Care does need to be taken because if you do the transfer in anticipation of a sale, HMRC may question the transfer under anti-avoidance rules. You would also need to ensure that any income received after the transfer is divided equally (or in the relevant proportion if an election is made).

If you gift an asset to any other person apart from your spouse (for example your child) then there will be a Capital Gains Tax implication and you need to read the paragraph below under Unmarried couples and other non-business relationships.

Unmarried couples and other non-business relationships

The rental income is assessed on the basis of the entitlement or receipt of the income. Normally receipt and entitlement are the same thing. However, you may choose to have all the income paid to one partner so that there is a tax saving. You would need to ensure that the relevant partner actually received the income into his/her sole bank account, declared it on his/her tax return and we would recommend that there is an agreement in writing. This could not be done in the case of a married couple. The example of Joseph and Sharon above does not apply to unmarried couples.

There are different rules if it is a business partnership (see below).

The cost of a declaration of trust can vary depending on various factors. Here are some key points to consider:

  • The cost of a declaration of trust can depend on the complexity of your situation and the specific requirements of the trust.
  • It is advisable to seek professional advice from a solicitor or a specialist in trust law to draft a declaration of trust tailored to your needs.
  • Solicitors’ fees for drafting a declaration of trust can vary, and it is recommended to obtain quotes from different professionals to compare costs.
  • The fees for a declaration of trust may also depend on the value of the property involved and the extent of legal work required.
  • It is important to note that the cost of a declaration of trust is a one-time expense, but ongoing administration and management of the trust may incur additional fees.

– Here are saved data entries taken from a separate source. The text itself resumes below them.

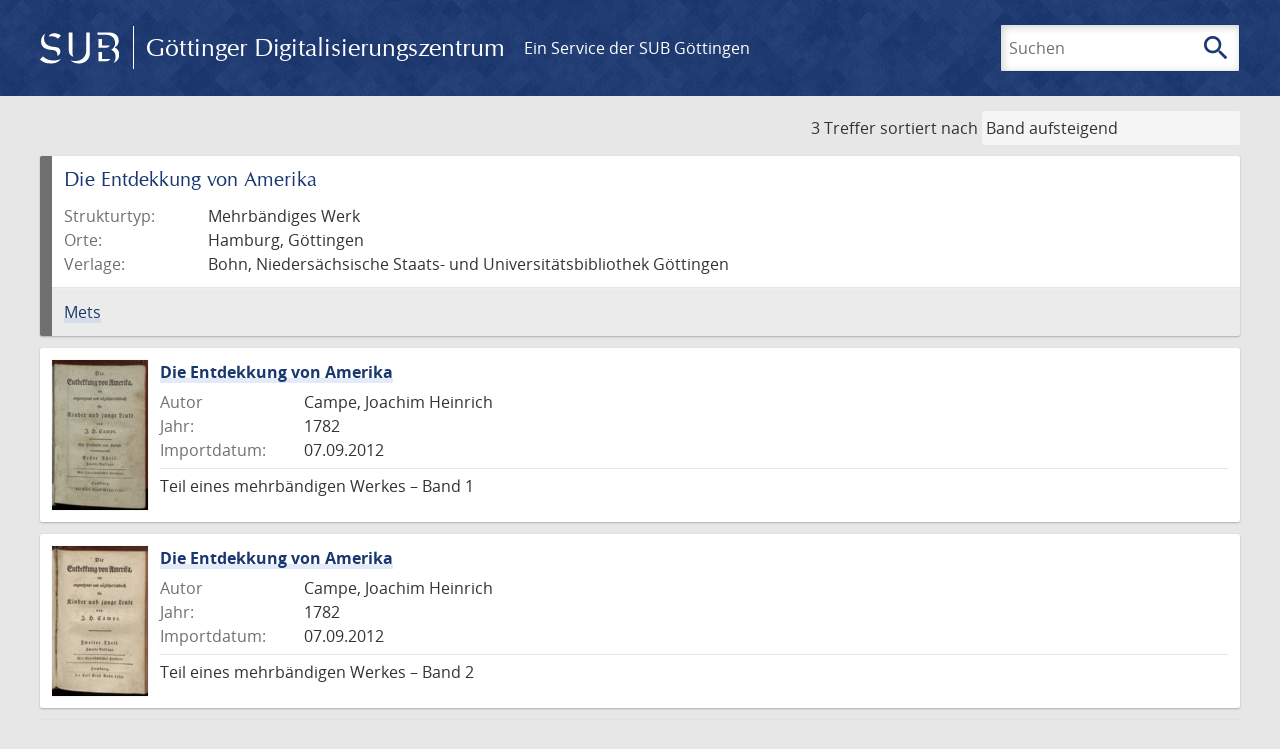

--- FILE ---
content_type: text/html; charset=UTF-8
request_url: https://images.sub.uni-goettingen.de/_fragment?_hash=qq5aKfNLiqg%2B3yF7tHm%2B0P3mXbWUqmuExD%2Fa42eR3ZM%3D&_path=_format%3Dhtml%26_locale%3Dde%26_controller%3DApp%255CController%255CDocumentController%253A%253AjustScanned
body_size: 222
content:
<div class="just-scanned">
            <a href="/id/DE-611-HS-3201444">
            <img class="just-scanned_image"
                 src="https://images.sub.uni-goettingen.de/iiif/image/gdz:DE-611-HS-3201444:00000001/full/96,/0/default.jpg"
                 alt=""
            >
        </a>
        <div class="just-scanned_content">
        <a class="just-scanned_title" href="/id/DE-611-HS-3201444">
            Briefe von Otto Ludwig Umfrid an Heinrich Ewald, Reutlingen, 1867 - 1868
        </a>
                    <span class="just-scanned_author">Autor:
                                    Umfrid, Otto Ludwig                            </span>
            </div>
</div>
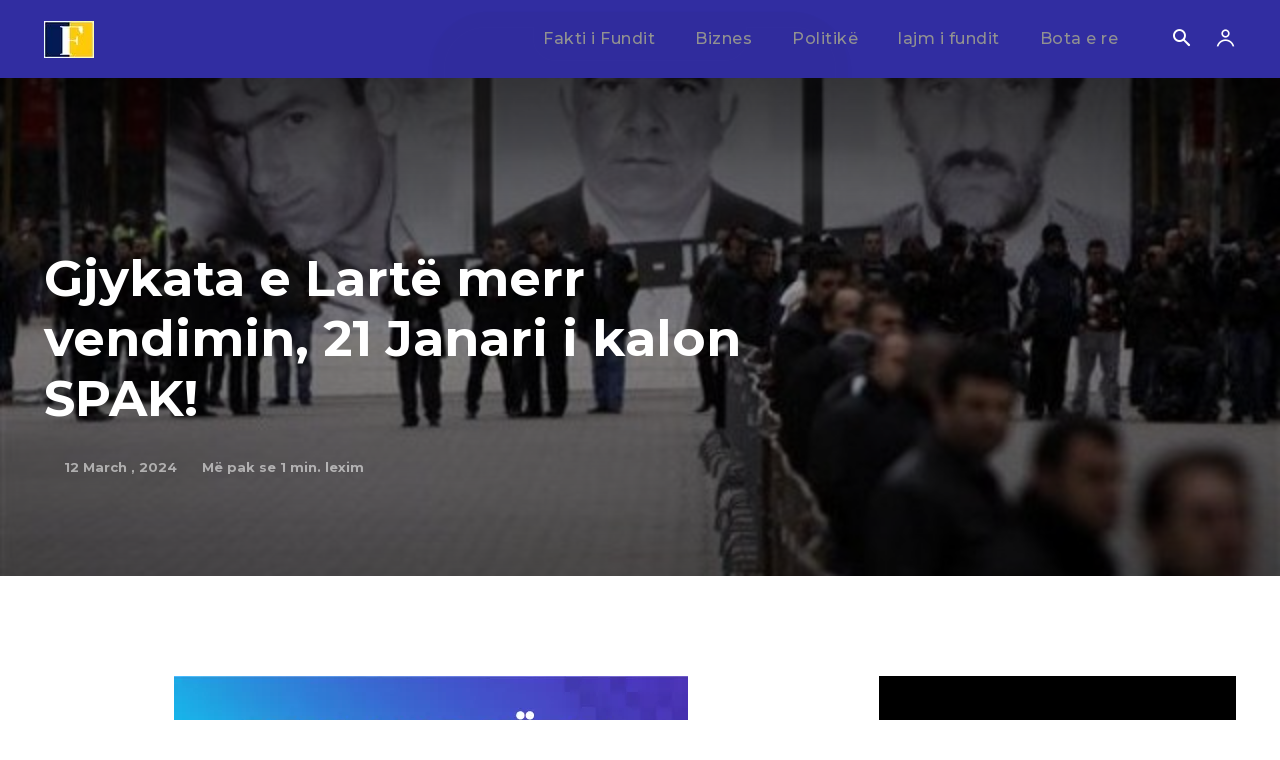

--- FILE ---
content_type: text/html; charset=utf-8
request_url: https://www.google.com/recaptcha/api2/aframe
body_size: 268
content:
<!DOCTYPE HTML><html><head><meta http-equiv="content-type" content="text/html; charset=UTF-8"></head><body><script nonce="BE7KBZGHsNnoy9XjoX93Ag">/** Anti-fraud and anti-abuse applications only. See google.com/recaptcha */ try{var clients={'sodar':'https://pagead2.googlesyndication.com/pagead/sodar?'};window.addEventListener("message",function(a){try{if(a.source===window.parent){var b=JSON.parse(a.data);var c=clients[b['id']];if(c){var d=document.createElement('img');d.src=c+b['params']+'&rc='+(localStorage.getItem("rc::a")?sessionStorage.getItem("rc::b"):"");window.document.body.appendChild(d);sessionStorage.setItem("rc::e",parseInt(sessionStorage.getItem("rc::e")||0)+1);localStorage.setItem("rc::h",'1769003251852');}}}catch(b){}});window.parent.postMessage("_grecaptcha_ready", "*");}catch(b){}</script></body></html>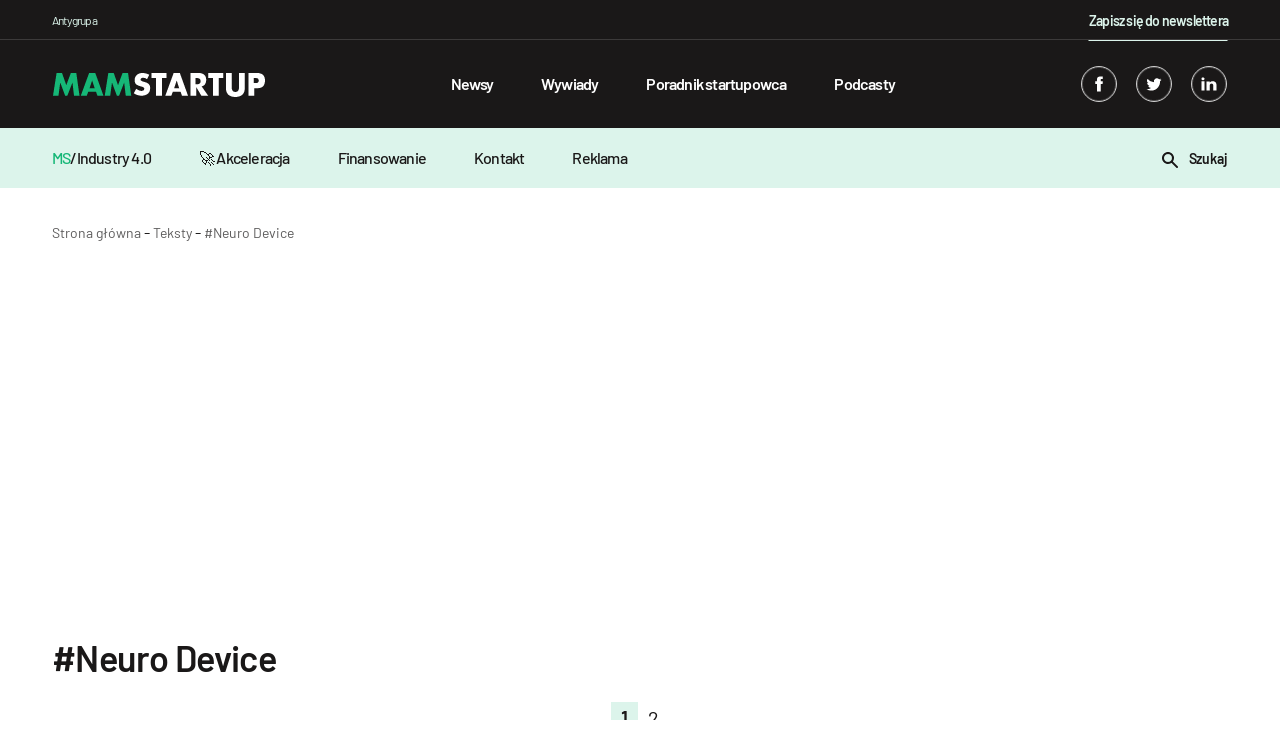

--- FILE ---
content_type: text/html; charset=utf-8
request_url: https://www.google.com/recaptcha/api2/aframe
body_size: 267
content:
<!DOCTYPE HTML><html><head><meta http-equiv="content-type" content="text/html; charset=UTF-8"></head><body><script nonce="x41dXI-7B0a_hc3W6B503A">/** Anti-fraud and anti-abuse applications only. See google.com/recaptcha */ try{var clients={'sodar':'https://pagead2.googlesyndication.com/pagead/sodar?'};window.addEventListener("message",function(a){try{if(a.source===window.parent){var b=JSON.parse(a.data);var c=clients[b['id']];if(c){var d=document.createElement('img');d.src=c+b['params']+'&rc='+(localStorage.getItem("rc::a")?sessionStorage.getItem("rc::b"):"");window.document.body.appendChild(d);sessionStorage.setItem("rc::e",parseInt(sessionStorage.getItem("rc::e")||0)+1);localStorage.setItem("rc::h",'1769083519687');}}}catch(b){}});window.parent.postMessage("_grecaptcha_ready", "*");}catch(b){}</script></body></html>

To get an accurate estimate of the cost of a declaration of trust for your specific circumstances, it is best to consult with a solicitor who specializes in trust law. They will be able to provide you with personalised advice and a breakdown of the associated costs.

Business partnerships

Normally, jointly owned properties are not treated as a partnership. However, if you provide services as well as letting out the property or you carry on another business and property is let out as part of that business e.g. a farming partnership which also lets out some of the farmhouses to tenants, then the income will be returned on the partnership income tax return.

Normally, the income from the property will be included in the business accounts and the accounting date may not end on 5th April. The rental income will usually be split in the same way as the partnership profits and is included as part of your partnership income rather than income from property on your individual self-assessment tax return.

If you also hold properties in a different capacity, your share of the losses from the partnership properties cannot be set against your property income and vice versa.

Pension Schemes

Commercial properties can be held in a pension scheme but residential properties cannot be held by a pension scheme.

It is possible to operate a business from premises owned by your pension scheme. The rent and pension contributions paid by your limited company are normally allowed for corporation tax purposes. The rent and pension contributions roll up tax-free and can be used to pay you a pension after you reach the age of 55.

There are specific rules and independent advice needs to be sought before you set up a self-administered pension scheme.

Limited Companies

The profits and capital gains from a property are liable to corporation tax and there may be an additional liability if you distribute the income to yourself. Please see our article “Is it worth having a limited company?”

Trusts

It is possible to hold property in trust. Trusts are assessed to income tax on property income either at the basic rate (currently 20%) or the trust rate (currently 45%) and capital gains over the exemption (which is usually one-half of the individual exemption) are taxed at 28% for residential properties or 20% for other gains.